Life can pass us by very quickly if we are not careful. If we don't take the time to appreciate each other, our own selves, the beauty and fragility of life, we may find ourselves yearning for that which can never be retrieved.

I recently wrote a thread about music which can be felt deep within- on a visceral level- and realized that there exists the perfect companion piece to the heartfelt music shared in the form of one of the most deeply emotional short stories ever written. Rothschild's Fiddle is a Chekhov masterpiece.. and it is short enough to read in one 10 minute sitting.

Please take the time to read and respond. This is life-alteringly good.

Hope to hear from a few ATSers on this gut-wrenching, soulful story. No one does nostalgia like the Russians.

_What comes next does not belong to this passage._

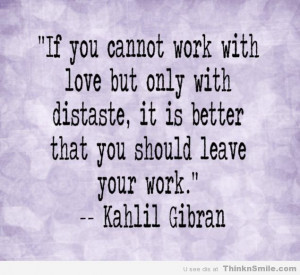 Kahlil-Gibran-quote-about-leaving-work-resizecrop--.jpg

IT WAS a tiny town, worse than a village, inhabited chiefly by old people who so seldom died that it was really vexatious. Very few coffins were needed for the hospital and the jail; in a word, business was bad. If Yakov Ivanov had been a maker of coffins in the county town, he would probably have owned a house of his own by now, and would have been called Mr. Ivanov, but here in this little place he was simply called Yakov, and for some reason his nickname was Bronze. He lived as poorly as any common peasant in a little old hut of one room, in which he and Martha, and the stove, and a double bed, and the coffins, and his joiner's bench, and all the necessities of housekeeping were stowed away.


Read the rest here:

www.eldritchpress.org...
edit on 12-2-2017 by zosimov because: (no reason given)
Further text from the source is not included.